* What you will do *
1 > Using the member reviews of Seiffert's novel, answer each question below. Put each answer on its own line, marked (a), (b), (c).
(a) Where is the narrative set?
(b) Which prize was the debut novel shortlisted for?
(c) According to the foreword, how many Soviet troops were closing in on Berlin?
2 > Decide whether each statement below agrees with the member reviews of Seiffert's novel. Answer yes or no, and quote the words of the reviews that decide it.
(a) Ruth works for the Red Cross.
(b) Most of the forced laborers brought to Germany were French.
(c) The author is fluent in both German and English.
3 > Extend the member reviews of Seiffert's novel, picking up right after the last sentence shown.

* Source document *
START
Member Reviews

Seiffert's new novel again resonates with her family story, being on the "wrong" side of history. She is from a German family whose grandparents were Nazis. Despite being raised in Britain, the Second World War was always on the table for discussion and her work cleverly distils the huge amount of information she must hold..
This is a multi-perspective narrative set in the countryside near Hamburg as the war concludes. The colossal backdrop, seen through the eyes of Ruth, a Red Cross worker, opens into the lives and perspectives on the aftermath of The Third Reich from both German families and separated families transported here. The horrors, the colossal displacement of men, women and children from their homes and families and what going "home" means for many of them. Russia under Stalin now includes much of Eastern Europe and, for the refugees, despite it being where their families are, is not where they want to return.
As ever Seiffert sees through the glass darkly and brings, for me, a new telling of a much told period of history. Whilst this is set in a short period of time, it is multi-layered slices of life that brings together the quotidian, world politics, resilience and the very worst aspects of humanity. All shown by characters presented substantively however little we saw of them.
I found it absorbing and thought provoking. What more can you want from a novel?
With thanks to #NetGalley and #Virago for the opportunity to read and review

Rachel Seiffert has I believe written four previous novel. Her debut “The Dark Room” was shortlisted for the 2001 Booker Prize. Her next three novels: “Afterwards”, “The Walk Home” and “The Boy In Winter” were all longlisted for the Women’s Prize in 2007, 2015 and 2018 respectively.
So this her fifth novel (and the first I have read – and as it happens due to be published on the same week that the 2025 Women’s Prize longlist is announced) has to be considered as a prize contender, particularly as it returns to the broad themes and setting of her first and last books (the first three novellas connected to Germany and World War II, the last set in 1941 as the Nazis “cleanse” a Ukrainian village). The author herself is fluent in German and English and the book does feature some translated and untranslated German terms and brief dialogue.
A brief foreword sets up the idea of the book
At the start of 1945, up to 850,000 British and American soldiers were arriving at Germany’s western border. Across in the east, one million Soviet troops were closing in on Berlin. Six years of fighting and twelve years of Nazi rule had already displaced millions of civilians – among them were legions of forced labourers, mostly Poles and Ukrainians, brought to Germany from the lands it occupied and put to work in its war industries. As the Allies closed in, upwards of six million workers were still held there, scattered across cities and towns and villages, awaiting war’s end.
END
* Raw data *
START
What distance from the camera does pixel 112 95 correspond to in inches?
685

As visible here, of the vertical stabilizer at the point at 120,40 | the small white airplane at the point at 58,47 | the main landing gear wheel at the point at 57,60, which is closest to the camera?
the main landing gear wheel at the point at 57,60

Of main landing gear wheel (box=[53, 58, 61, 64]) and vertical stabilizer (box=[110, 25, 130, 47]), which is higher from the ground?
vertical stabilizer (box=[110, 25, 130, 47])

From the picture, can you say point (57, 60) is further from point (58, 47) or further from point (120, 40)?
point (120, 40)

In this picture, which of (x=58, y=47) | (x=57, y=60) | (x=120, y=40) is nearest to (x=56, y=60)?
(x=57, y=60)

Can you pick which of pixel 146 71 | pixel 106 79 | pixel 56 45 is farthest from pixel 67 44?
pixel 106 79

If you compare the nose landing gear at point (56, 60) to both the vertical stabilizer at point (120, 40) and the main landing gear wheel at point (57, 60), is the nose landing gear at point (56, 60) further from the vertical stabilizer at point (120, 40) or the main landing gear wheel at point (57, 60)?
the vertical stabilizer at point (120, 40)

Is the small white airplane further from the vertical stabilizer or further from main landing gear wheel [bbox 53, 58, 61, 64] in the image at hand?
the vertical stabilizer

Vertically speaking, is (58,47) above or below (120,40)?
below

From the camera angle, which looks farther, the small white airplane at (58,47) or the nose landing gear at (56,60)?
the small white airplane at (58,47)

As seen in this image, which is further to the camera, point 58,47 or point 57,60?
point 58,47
END
START
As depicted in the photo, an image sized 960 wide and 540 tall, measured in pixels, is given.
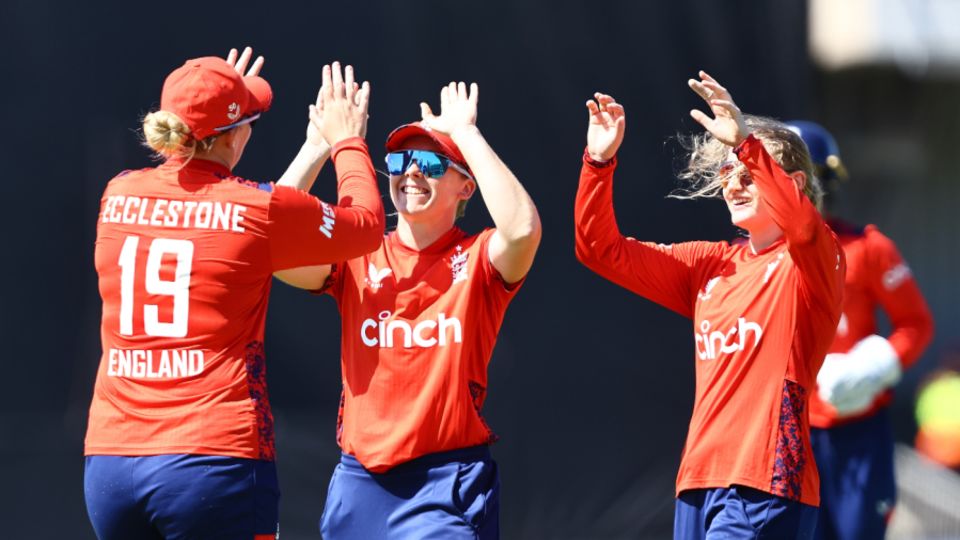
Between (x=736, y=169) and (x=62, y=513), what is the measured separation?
END
START
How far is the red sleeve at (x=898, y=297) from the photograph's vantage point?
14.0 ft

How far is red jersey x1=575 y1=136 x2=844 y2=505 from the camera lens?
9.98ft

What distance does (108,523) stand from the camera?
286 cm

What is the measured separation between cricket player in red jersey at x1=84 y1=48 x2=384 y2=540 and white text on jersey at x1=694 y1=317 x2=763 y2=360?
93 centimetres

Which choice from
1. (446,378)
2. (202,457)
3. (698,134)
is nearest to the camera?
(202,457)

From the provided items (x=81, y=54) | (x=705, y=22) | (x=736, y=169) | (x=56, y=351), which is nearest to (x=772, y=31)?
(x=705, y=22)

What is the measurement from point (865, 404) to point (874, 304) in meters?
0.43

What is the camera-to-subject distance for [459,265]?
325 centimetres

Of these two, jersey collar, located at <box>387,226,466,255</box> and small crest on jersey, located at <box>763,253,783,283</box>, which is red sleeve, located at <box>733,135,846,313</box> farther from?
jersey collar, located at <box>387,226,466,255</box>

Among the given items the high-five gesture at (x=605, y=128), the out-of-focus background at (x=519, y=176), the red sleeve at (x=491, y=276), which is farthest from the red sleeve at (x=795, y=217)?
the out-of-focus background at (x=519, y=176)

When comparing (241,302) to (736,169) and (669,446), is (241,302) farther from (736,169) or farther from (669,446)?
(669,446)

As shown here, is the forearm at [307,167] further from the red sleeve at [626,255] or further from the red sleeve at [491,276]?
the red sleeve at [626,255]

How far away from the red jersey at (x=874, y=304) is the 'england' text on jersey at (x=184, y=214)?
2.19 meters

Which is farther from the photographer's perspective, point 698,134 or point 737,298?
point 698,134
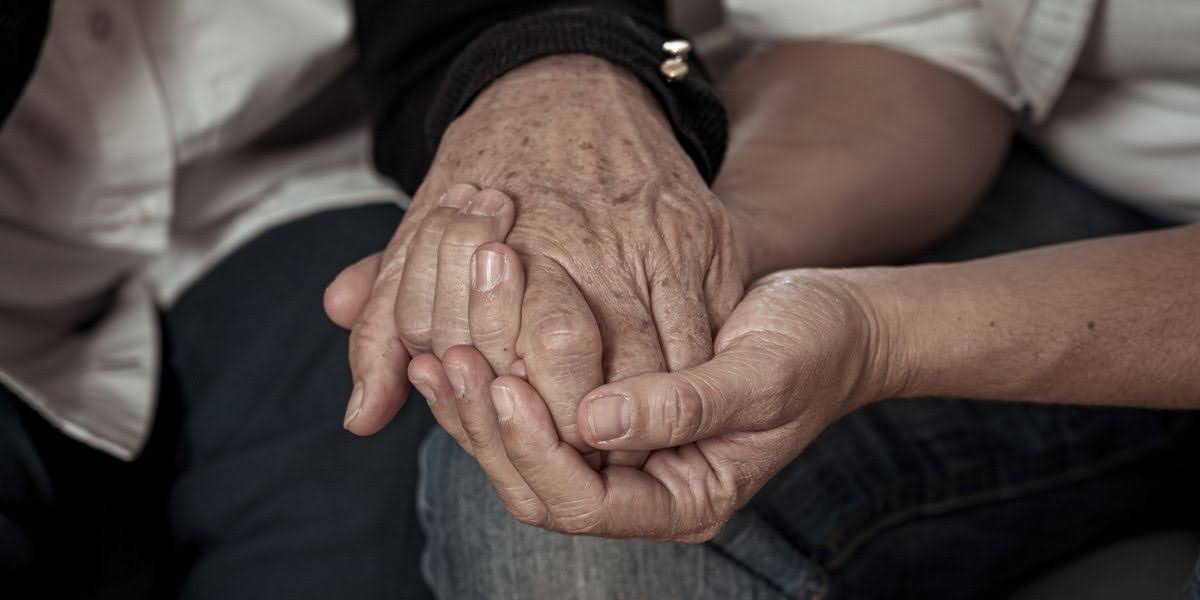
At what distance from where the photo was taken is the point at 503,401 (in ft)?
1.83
END
* Expected outputs *
1 >
(a) In the countryside near Hamburg as the war concludes.
(b) The 2001 Booker Prize.
(c) One million.

2 >
(a) Yes: "seen through the eyes of Ruth, a Red Cross worker"
(b) No: "mostly Poles and Ukrainians"
(c) Yes: "The author herself is fluent in German and English"

3 >
The setting is a town in the West of Germany – noteable perhaps only for its factory staffed by workers from Poland and the East (Polacks and Ostarbeiter) – and the book takes place over around a year from March 1945), moving between different third party points of view, of which the initial cast include: Benno – a member of the Hitler Youth and his brother Udo, son of the town policeman;
Hanne – wife of Gustav a labourer - their son Kurt having been wounded on the Eastern Front; Emmy – wife of Arno(ld) the town schoolmaster whose goes along with the Nazi regime to the smallest extent possible, including refusing to let his children Freya and the younger Ursel to join the Hitler Youth; Ruth – son of a Polish Jewish émigré in England who comes to the town as a Red Cross Nurse.
The British Army liberate the factory – rather shocked at the condition of the workers – and quickly turn it into a Displaced Persons camp which rapidly grows over time as more and more Displaced Persons arrive or are sent there (mostly but not entirely from the East, many if not most worried about friends, families, children from whom they have been separated).
And most of the story roughly alternated between the DP camp (often seen via Ruth but with a wider cast of characters – including two children) and the town (as the different townsfolk come to terms or not with their defeat, the British occupation and the presence of the DP camp). Sources of narrative tension and development include: the townfolk waiting for their arrested husbands/fathers or captured/wounded sons to be returned; the DP’s concerns about their missing being added to post Yalta as they realise the British have agreed to return them to their now Russian-occupied home towns; Gustav and Hanne’s dilemma about what to do about a baby who was abandoned near the house by an escaping Ostarbeiter; Ruth’s dilemma as to what to do best both for the two children and for a elderly Pole who translates for her (and sometimes us!).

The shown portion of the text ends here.